第26話 夏をつくる②

ある日、俺たちは海へ出た。


我慢に我慢を重ねて貯めた小遣いで買ったロードバイクに乗り、道を滑るように走った。


海の近くまでたどり着けば、心地よい涼しさの潮風を全身で味わった。


道中にある自販機でジュースを買い、その場で一気に飲み干した。冷えた水分が喉を伝い、胃に到達する瞬間までがハッキリと分かった。


友達が買ったジュースを1口貰い、味の変化を存分に楽しむ。


その瞬間だけ、ありとあらゆる悩みを取っ払って、平等な関係値で過ごせた気がしたんだ。

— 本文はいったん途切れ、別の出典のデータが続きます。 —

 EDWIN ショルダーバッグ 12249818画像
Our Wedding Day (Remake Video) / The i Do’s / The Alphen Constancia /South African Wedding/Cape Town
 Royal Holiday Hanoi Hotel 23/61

トンネルの中を駆け抜け、全員満面の笑みでペダルを漕いだ。


そして、トンネルの終着点が示す場所に、俺たちは辿り着き────






ある日、1つのビデオテープを再生した。


何となく、引越し準備の合間に暇つぶしに見ようとしたものだった。


ビデオテープを再生した瞬間から、俺は盲目になったかのようにビデオに夢中になった。


レンタルしたチャリで石道を、舗装されていない砂利道を、必死にペダルを漕いで仲間と共に地を駆け抜ける。そんな姿が、俺にはどうしようもなく羨ましかった。

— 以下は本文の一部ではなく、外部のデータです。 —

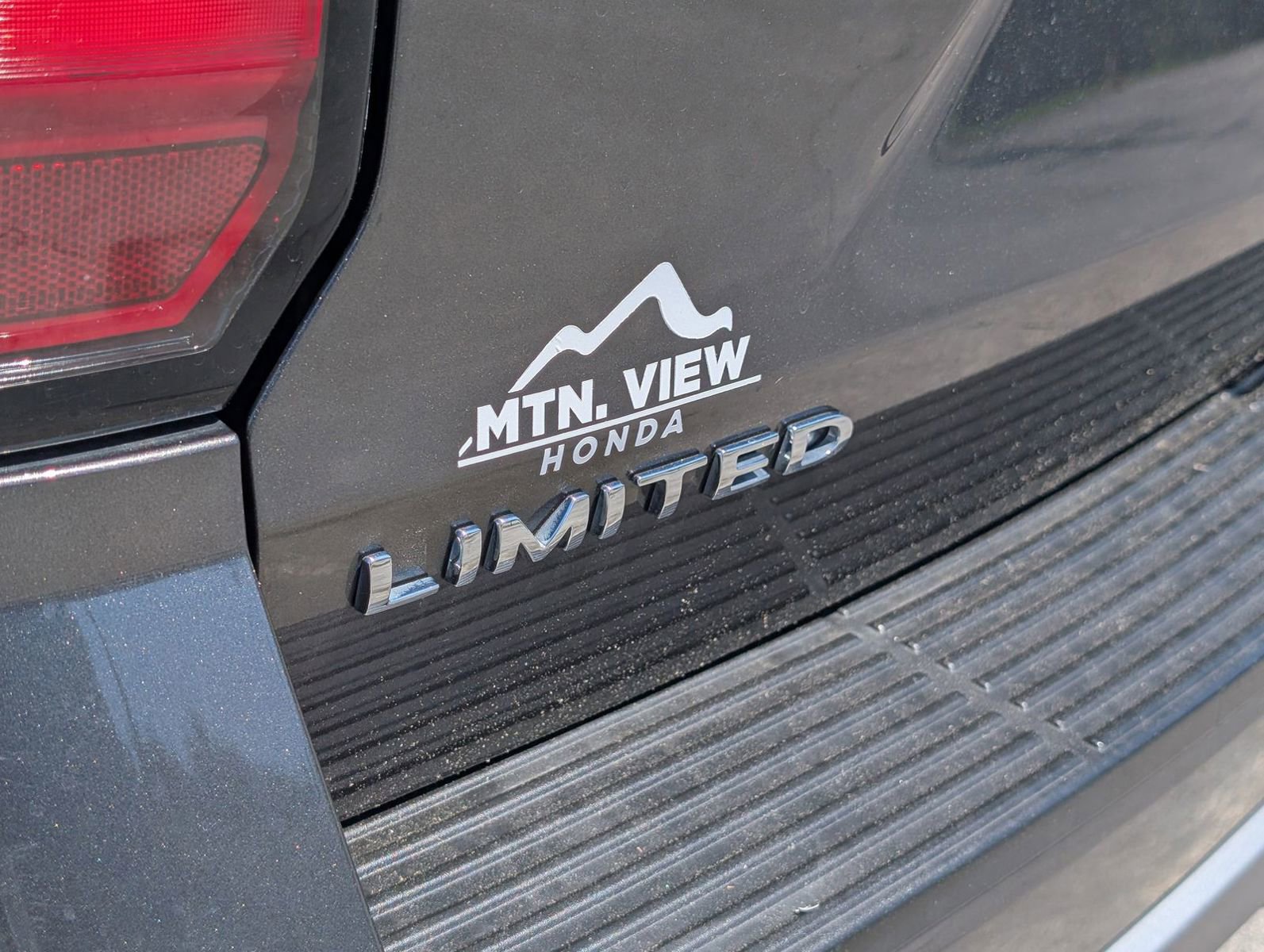 Used 2021 Ford Expedition Limited RWD image 9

まさしく、あの時の俺たちを表しているようにも、今の落ちこぼれの俺に対する皮肉のようにも見えた。


この少年たちの中に混ざりたい。

そんな思いからか、少年たちの行先を知りたくなった。


【※※※町五番町、笹木公園の楓の木の下】


少年の集団の中の1人が、そう言った。俺は、その場面を何回も、何十回も巻き戻して再生した。


意味が、分からなかった。

だって、この場所は────



俺たちが、地獄へと向かうきっかけとなった場所なのだから。